From death sentence to freedom: dissident released by S. Korea's Chun
The release from prison last week of South Korea's leading dissident, Kim Dae Jung, reflects the growing confidence of President Chun Doo Hwan in his government's ability to cope with the country's political and social problems.
The decision to transfer Kim from his prison cell to the hospital - and to allow him to travel to the United States for medical treatment - has officially been attributed to President Chun's ''personal humanitarian considerations.''
But a Korean civil servant who commented ''it will improve our country's image overseas,'' perhaps touched the heart of the matter. The government has stressed that the move was not influenced by any foreign pressure, but there is no doubt that the quiet diplomacy emanating from the United States Embassy in Seoul has been a factor.
Basically, the American argument was that the incarceration of Kim continued to provide a potential rallying point for local dissent and for criticism from abroad, which could undermine South Korean efforts to thwart communist North Korea in world forums. Privately, US diplomats have been telling members of government here that Kim Dae Jung does not have wide support among Korean Americans and would be unlikely to present a challenge to the regime from across the Pacific.
Since the move could not have been made without the full support of the most powerful arm of state, the Korean Army, it also makes it clear that the former contender for the presidency is considered effectively neutralized.

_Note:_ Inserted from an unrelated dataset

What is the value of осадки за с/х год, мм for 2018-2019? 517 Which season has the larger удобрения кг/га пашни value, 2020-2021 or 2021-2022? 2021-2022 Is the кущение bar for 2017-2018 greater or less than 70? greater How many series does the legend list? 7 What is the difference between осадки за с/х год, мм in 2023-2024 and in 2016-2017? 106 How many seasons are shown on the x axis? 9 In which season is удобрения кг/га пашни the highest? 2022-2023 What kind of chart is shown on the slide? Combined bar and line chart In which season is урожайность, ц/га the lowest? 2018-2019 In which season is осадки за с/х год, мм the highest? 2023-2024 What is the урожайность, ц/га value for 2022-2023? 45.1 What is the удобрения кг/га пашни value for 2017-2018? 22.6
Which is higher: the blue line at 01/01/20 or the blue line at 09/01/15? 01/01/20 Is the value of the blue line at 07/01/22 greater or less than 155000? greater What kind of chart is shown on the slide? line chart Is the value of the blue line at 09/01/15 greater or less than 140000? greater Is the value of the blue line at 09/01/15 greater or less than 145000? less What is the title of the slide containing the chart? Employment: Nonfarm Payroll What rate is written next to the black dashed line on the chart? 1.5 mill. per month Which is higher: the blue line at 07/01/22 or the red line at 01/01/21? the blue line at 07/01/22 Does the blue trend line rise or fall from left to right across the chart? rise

For many years, Kim with his liberal politics was a thorn in the side of Korea's 400 generals, and it was a military court that found him guilty of instigating the 1980 civilian rebellion in the southwestern provincial capital of Kwangju and sentenced him to death.
Another strong argument for Kim's release is the Japanese one. Japan still smarts about the kidnap of Kim by South Korean intelligence agents from a Tokyo hotel in 1973. With talks over Seoul's request for a $4 billion loan from Tokyo still at a delicate stage, Kim's release also may be interpreted as a conciliatory gesture to the new government of Yasuhiro Nakasone.
By personally commuting Kim's death sentence to a life term, later reducing that to 20 years and now freeing him, Chun has been able to play the highly visible role of ''angel of mercy.'' Some speculate that this latest move will clear the way for a future visit to South Korea by President Reagan.